Selectivity is an important characteristic of a sensor that delineates the extent to which the device may be used in the estimation of an analyte ion in the presence of other ions and extent of utility of the sensor in real sample measurements. The selectivity coefficient ( K A , B pot ) of the sensor was determined using the separate solution method [27] at a fixed concentration of 1 × 10⁻³ M for both drug and interfering ions. Table 2 shows that there are no significant interferences from the cations, trifluoperazine and the sugars tested. Insignificant interferences from the alkali and alkaline earth metal ions suggest the good prospect of the sensor to be used in biological fluids. The overall selectivity of sensor 10 is better than that of sensors that are based on γ-CD or DB30C10 (sensors 11 and 12).

Under the optimum conditions, response time of not more than 5 s was obtained for an injected sample, translating into a sample throughput of about 96 samples h⁻¹. The FIA system was characterised by a dispersion coefficient of 1.9, which was calculated using the equation: (3) D = h o / hwhere h_o and h is the peak height for undispersed and dispersed sample, respectively.
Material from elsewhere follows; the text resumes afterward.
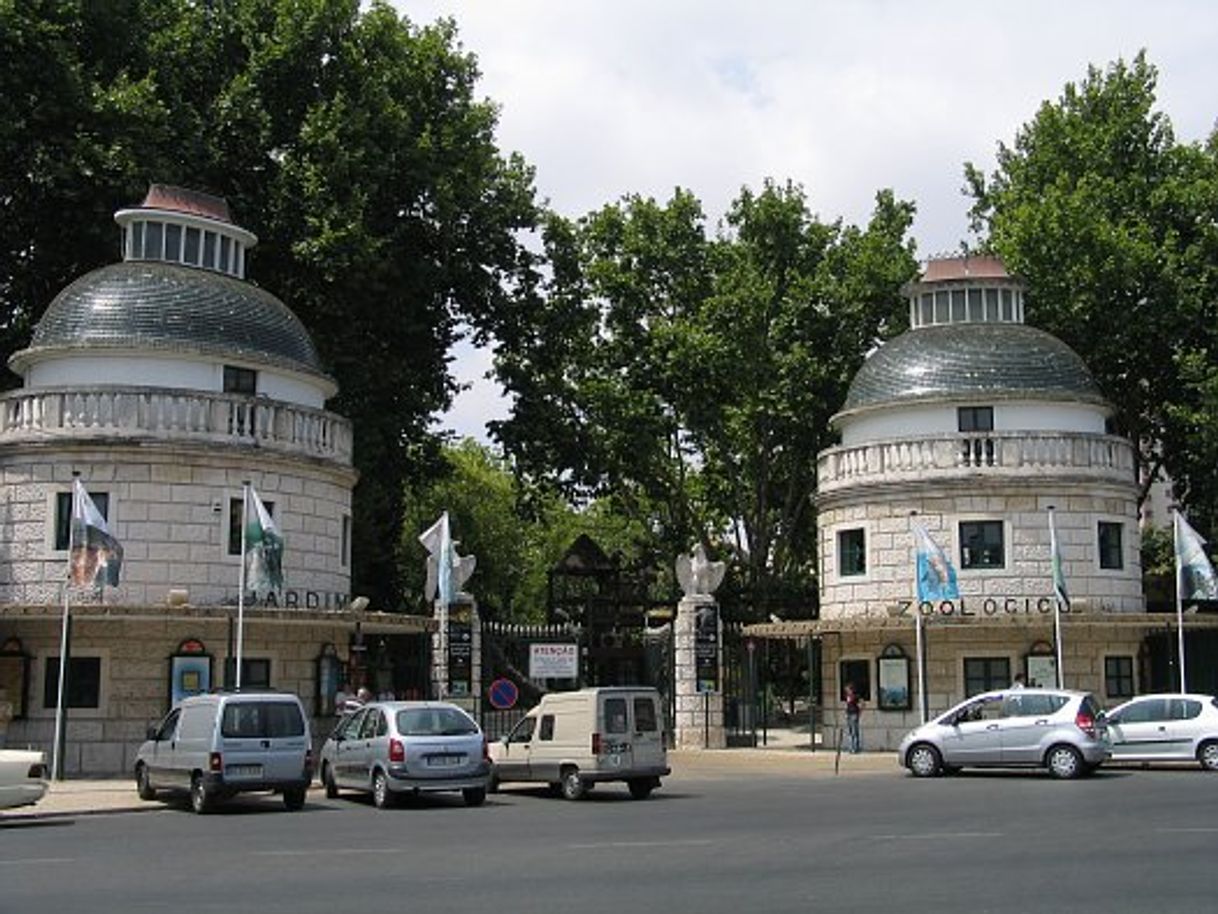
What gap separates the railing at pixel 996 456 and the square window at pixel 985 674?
485cm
The limited dispersion obtained indicate the limited mixing of analyte and solutions in the flow system, ensuring a sensitive detector output.
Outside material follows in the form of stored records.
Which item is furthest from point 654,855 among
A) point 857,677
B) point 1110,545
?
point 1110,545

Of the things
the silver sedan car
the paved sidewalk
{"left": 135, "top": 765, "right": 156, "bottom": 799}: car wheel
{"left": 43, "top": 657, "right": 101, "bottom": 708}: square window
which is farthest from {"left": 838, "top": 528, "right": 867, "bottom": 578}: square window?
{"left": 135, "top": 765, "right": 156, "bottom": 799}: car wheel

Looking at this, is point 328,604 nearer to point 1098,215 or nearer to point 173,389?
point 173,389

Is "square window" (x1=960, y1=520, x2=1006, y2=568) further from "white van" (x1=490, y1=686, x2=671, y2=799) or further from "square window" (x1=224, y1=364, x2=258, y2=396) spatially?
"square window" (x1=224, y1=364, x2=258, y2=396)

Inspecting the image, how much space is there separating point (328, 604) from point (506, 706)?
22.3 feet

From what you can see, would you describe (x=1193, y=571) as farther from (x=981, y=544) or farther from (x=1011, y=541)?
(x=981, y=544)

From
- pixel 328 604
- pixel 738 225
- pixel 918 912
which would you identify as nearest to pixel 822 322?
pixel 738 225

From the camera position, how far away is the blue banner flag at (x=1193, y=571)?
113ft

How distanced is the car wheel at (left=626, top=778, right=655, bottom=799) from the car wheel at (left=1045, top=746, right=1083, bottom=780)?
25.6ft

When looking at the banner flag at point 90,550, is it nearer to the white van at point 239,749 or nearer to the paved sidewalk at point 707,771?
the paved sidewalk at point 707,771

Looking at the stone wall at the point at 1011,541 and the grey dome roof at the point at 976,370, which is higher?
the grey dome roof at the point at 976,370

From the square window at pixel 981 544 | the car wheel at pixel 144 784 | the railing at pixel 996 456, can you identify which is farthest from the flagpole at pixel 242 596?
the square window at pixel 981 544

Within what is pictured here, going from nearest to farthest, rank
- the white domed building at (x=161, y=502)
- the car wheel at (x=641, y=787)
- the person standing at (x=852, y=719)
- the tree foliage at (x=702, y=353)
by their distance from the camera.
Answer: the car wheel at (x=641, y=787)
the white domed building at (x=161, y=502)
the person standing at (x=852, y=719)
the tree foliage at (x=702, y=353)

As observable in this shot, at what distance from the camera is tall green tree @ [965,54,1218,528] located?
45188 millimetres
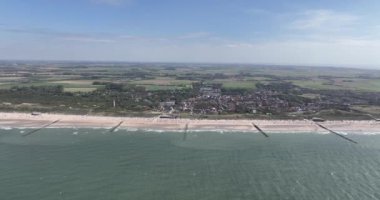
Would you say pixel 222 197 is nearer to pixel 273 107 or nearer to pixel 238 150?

To further understand how molecular recognition takes place at the atomic level, molecular modelling techniques were used to complement the experimental studies. The complexation energies (E_comp) of the PM inclusion complexes are listed in Table 4. The optimised geometries for the lowest energy conformation for the inclusion complexes of PM with CDs and dibenzo-crown ethers are shown in Figure 6, respectively. In general, the inclusion complexes of CDs with PM have larger binding energies when compared to their dibenzocrown ethers counterpart. The overall lowest binding energies with the different hosts decrease in the order of: γ-CD > β-CD > α-CD > DB30C10 > DB18C6.
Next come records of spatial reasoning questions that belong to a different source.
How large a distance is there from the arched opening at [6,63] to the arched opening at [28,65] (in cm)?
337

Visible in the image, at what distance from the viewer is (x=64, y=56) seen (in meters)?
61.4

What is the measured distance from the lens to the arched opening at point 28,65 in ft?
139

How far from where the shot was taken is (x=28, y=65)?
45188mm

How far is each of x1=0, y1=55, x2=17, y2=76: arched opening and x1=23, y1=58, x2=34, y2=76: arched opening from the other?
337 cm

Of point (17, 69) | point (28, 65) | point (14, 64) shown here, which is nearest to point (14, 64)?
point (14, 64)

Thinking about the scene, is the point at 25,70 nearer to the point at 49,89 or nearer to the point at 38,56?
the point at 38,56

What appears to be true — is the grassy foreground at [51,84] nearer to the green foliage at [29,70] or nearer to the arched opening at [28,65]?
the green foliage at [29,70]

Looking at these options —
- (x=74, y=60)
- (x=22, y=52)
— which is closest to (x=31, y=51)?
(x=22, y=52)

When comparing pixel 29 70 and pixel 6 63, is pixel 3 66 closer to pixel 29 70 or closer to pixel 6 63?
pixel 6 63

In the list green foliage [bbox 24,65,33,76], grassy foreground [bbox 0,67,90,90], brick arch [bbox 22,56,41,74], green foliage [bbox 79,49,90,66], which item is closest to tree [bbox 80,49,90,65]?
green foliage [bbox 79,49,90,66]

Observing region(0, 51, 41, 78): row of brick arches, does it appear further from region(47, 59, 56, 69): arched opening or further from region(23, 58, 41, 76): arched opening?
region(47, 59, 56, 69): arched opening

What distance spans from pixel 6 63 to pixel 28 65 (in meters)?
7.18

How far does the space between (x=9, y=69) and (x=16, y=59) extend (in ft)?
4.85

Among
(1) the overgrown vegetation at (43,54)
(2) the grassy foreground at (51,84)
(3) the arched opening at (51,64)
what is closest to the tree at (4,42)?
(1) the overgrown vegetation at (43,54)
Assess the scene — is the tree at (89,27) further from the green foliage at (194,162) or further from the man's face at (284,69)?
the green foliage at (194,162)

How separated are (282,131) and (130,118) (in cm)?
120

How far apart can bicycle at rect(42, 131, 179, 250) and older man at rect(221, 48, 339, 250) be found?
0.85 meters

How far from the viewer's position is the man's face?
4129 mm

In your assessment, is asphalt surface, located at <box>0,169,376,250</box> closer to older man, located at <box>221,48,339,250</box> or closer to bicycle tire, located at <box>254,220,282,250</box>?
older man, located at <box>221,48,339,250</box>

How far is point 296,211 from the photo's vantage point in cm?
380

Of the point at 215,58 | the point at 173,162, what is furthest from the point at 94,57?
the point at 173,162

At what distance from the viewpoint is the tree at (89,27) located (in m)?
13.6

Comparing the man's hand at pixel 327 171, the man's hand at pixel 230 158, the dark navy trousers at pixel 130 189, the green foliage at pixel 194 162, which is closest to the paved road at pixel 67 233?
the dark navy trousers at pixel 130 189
The dominant driving force for the complexation is evidently H-bondings interaction. Close observation on the structure of the inclusion complexes shows that γ-CD complexes have more H-bonding interactions compared to the β-CD complexes. Various authors have also reported that intermolecular hydrogen bondings between the host-guest interactions resulting from the fitting of small molecules into the CD cavities play an important role in the binding energies of a number of CD inclusion complexes [40,41]. An almost complete inclusion of the guest molecule was observed for the promethazine/γ-CD complex (Figure 6(c)). Meanwhile, for the promethazine/β-CD complex, only the N-alkyl group is included leaving the aromatic rings protrude outside the cavity (Figure 6(b)). However, for the α-CD the N-alkyl group barely touches the upper rim of the α-CD (Figure 6(a)). Consistently, no H-bondings were observed for α-CD and that of the crown ether complexes. The high and positive complexation energy displayed by promethazine/DB18C6 complex (Table 4), shows that inclusion complex between the two molecules are highly unfavourable from the theoretical point of view, consistent with the experimental observations.